Artist Statement.

The work in this exhibition is the result of a number of processes. Primarily it is an attempt to show how an idea about developing shapes in composition, plays itself out through several different media.  Also it is an attempt to develop the illusion of space within composition to suggest or elucidate different sensations.

As you will note the works do not offer any comment or engage in any social dimension, rather they are completely subjective ideas concerning the pictorial development of sensations that are visual. The idea that we search for a referent to help in the deciphering of this visual information is a fundamental step in the process of understanding them. The general theme is an appreciation of the organic, both in the process of studying the natural world and engaging with it in a visual sense. The fact that you are here looking at art may be the most important and profound part of your commitment to the honouring of this visual contract.  The idea that surrendering yourself to the process of looking may provide an adjustment in the way in which you both look at and anticipate looking at or being in the world, is to allow the fundamental elements and principles of visual language a place in which to operate. This can be positive, meditative and pleasurable. I am attempting to activate this place. 

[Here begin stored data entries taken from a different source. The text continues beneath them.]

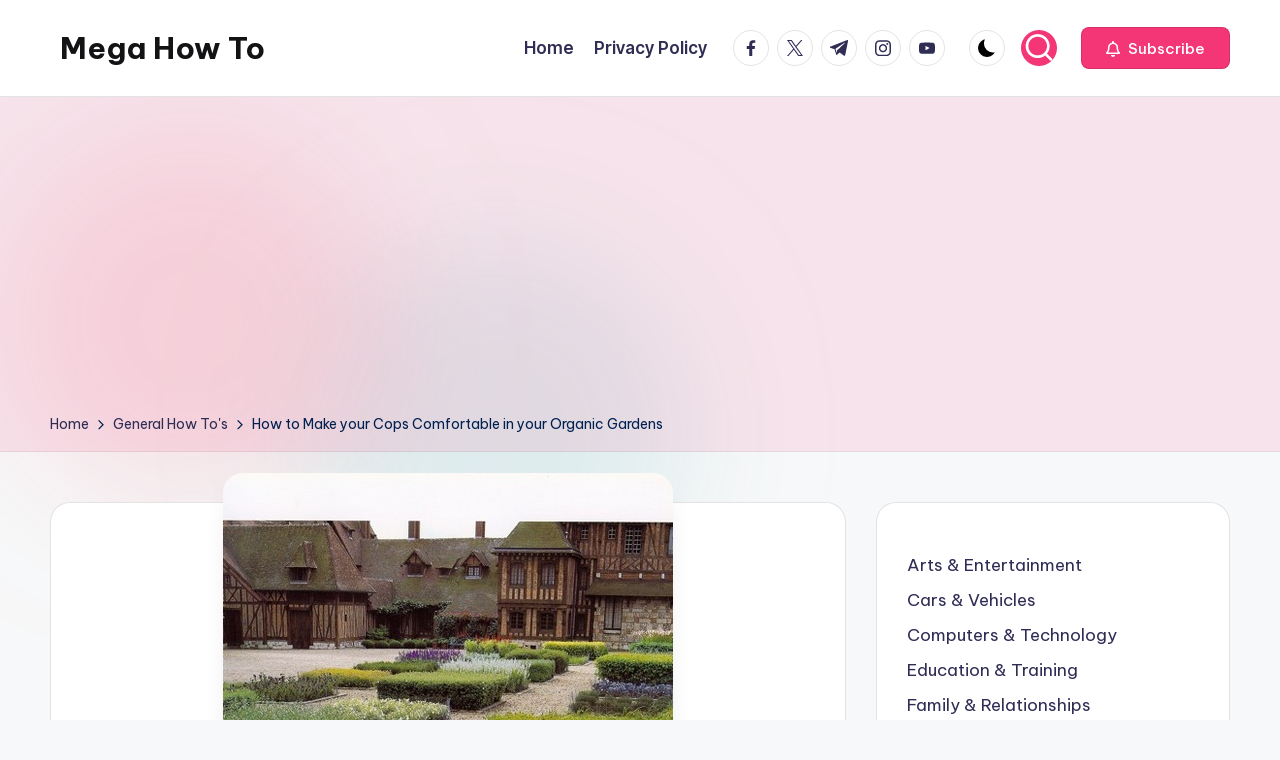

--- FILE ---
content_type: text/html; charset=utf-8
request_url: https://www.google.com/recaptcha/api2/aframe
body_size: 268
content:
<!DOCTYPE HTML><html><head><meta http-equiv="content-type" content="text/html; charset=UTF-8"></head><body><script nonce="fpZ-4PP39KpEDX-JWiRwfw">/** Anti-fraud and anti-abuse applications only. See google.com/recaptcha */ try{var clients={'sodar':'https://pagead2.googlesyndication.com/pagead/sodar?'};window.addEventListener("message",function(a){try{if(a.source===window.parent){var b=JSON.parse(a.data);var c=clients[b['id']];if(c){var d=document.createElement('img');d.src=c+b['params']+'&rc='+(localStorage.getItem("rc::a")?sessionStorage.getItem("rc::b"):"");window.document.body.appendChild(d);sessionStorage.setItem("rc::e",parseInt(sessionStorage.getItem("rc::e")||0)+1);localStorage.setItem("rc::h",'1768108485186');}}}catch(b){}});window.parent.postMessage("_grecaptcha_ready", "*");}catch(b){}</script></body></html>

 My primary mode of working is the pen drawing; these drawings come about with very little fore thought. They hopefully evoke a sense of hovering, meditative weightlessness.  I often used to think of the vertically oriented ones as filling the interior cavity of our thorax or hanging onto a spine of sorts, I have been working like this for about 10 years. My secondary mode of working is in oil paint and I have often divided my attention into several areas; inventing landscapes that theatrically engage the viewer or recording actual places and adjusting them or adding visual ideas that may make you conscious of the process of looking. The watercolour paintings and oil pastels are a way of combining the immediacy of drawing and the theatre of colour to suggest place and movement into it.
My work seems inescapably tied to the landscape and evoking a sense of place.  When I first embarked on describing place as we experience it, I was making light of the traditional mode of frontal presentation of the landscape as limiting factor. I am still working with this and the embodiment of ideas of perspective orientation is a subject as well, within the paintings. I am primarily concerned with making shapes and forms that both contain a sense of an original visual experience of the world a playful remaking of it. Hope you enjoy.